GE has 22,000 employees in India doing research, manufacturing, running call centers and developing software, generating roughly $1 billion of revenue annually.

“There isn’t a better destination, frankly, than India just because of scale of population and availability of employees,” said Pramod Bhasin of GE India.

Still, presence and history alone don’t guarantee success in India.

Problems like its third-world transportation system, a multitude of languages, four-wheeled and four-legged traffic, and even the climate often intervene. Just ask Nestle.

The Swiss food giant has been in India for 90 years, with six manufacturing plants, 3,500 employees and almost $500 million in sales in 2002.

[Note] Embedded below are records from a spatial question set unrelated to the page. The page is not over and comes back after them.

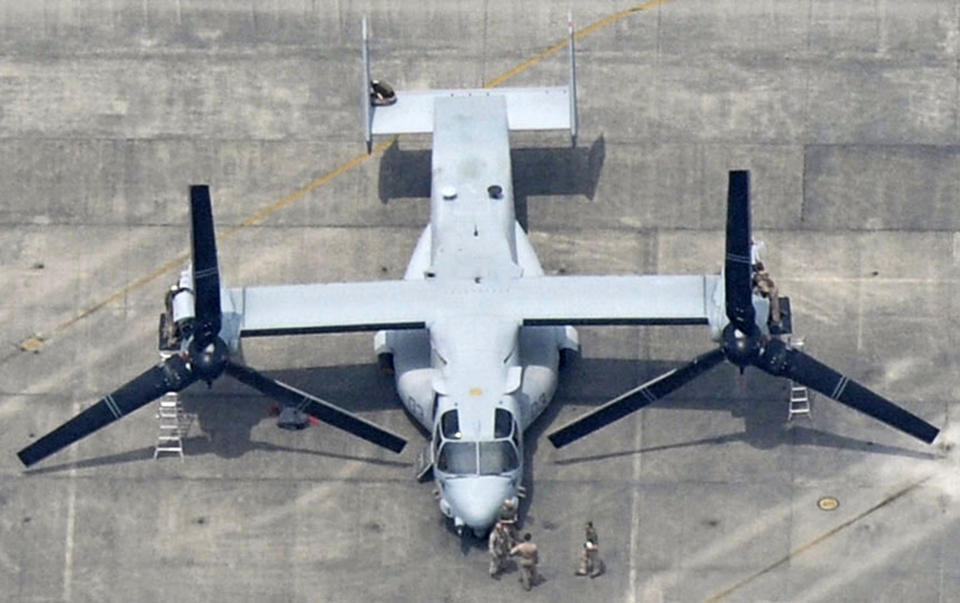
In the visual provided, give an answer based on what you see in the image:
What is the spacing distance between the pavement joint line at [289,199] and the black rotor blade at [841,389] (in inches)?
637

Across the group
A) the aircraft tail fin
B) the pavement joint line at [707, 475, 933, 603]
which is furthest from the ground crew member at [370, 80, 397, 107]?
the pavement joint line at [707, 475, 933, 603]

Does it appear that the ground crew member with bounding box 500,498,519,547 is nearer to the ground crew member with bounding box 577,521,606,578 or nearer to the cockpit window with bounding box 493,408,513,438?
the cockpit window with bounding box 493,408,513,438

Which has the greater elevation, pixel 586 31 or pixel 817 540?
pixel 586 31

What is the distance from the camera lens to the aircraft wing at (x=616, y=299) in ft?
197

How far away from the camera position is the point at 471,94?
6619cm

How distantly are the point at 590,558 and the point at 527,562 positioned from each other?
6.37ft

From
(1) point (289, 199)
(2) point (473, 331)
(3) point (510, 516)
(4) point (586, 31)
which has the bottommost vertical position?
(3) point (510, 516)

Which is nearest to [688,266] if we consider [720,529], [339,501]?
[720,529]

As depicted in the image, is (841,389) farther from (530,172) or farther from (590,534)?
(530,172)

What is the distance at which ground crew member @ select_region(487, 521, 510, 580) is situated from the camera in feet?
192

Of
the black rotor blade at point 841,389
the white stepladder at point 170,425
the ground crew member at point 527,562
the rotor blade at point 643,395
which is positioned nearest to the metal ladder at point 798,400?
the black rotor blade at point 841,389

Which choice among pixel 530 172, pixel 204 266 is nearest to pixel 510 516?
pixel 204 266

But Nestle had a problem with its trademark candy. In a country where temperatures can reach 120 degrees, chocolate melts.

Nestle gave retailers small coolers to keep the chocolate from melting, but that didn’t do the trick.

“Electricity costs money and is not provided in a uniform way, so on and off the electricity goes and the product may suffer sometimes,” said Carlo Donati, CEO of Nestle India.

So Nestle devised a liquid chocolate in a tube, and produced a winner.

It’s the kind of adaptation the successful players in India understand, and the newcomers must learn.

“Our journey has been full of challenges as well,” said Sandeep Kohli of Yum! Brands India.

Kohli has helped open 70 Pizza Hut and Kentucky Fried Chicken restaurants for Yum! Brands in India in less than a decade.

He says Yum! India has put together a promising recipe for success.

“The pizza base, the cheese and so on will be the same, but local flavors can come from a local cause, local toppings, adding things to it that make it more familiar and acceptable to the Indian consumer,” Kohli said.

“There is no quick buck to be made in India,” said McKinsey’s Shirish Sankhe. “The markets that are deregulated are extremely competitive. The local companies are very good so when you come to India, come for the long haul.”

Foreign corporations doing business in India run the gamut. But one thing all these companies have in common is that they were quick to realize India’s potential. And businesses that are not here yet are late.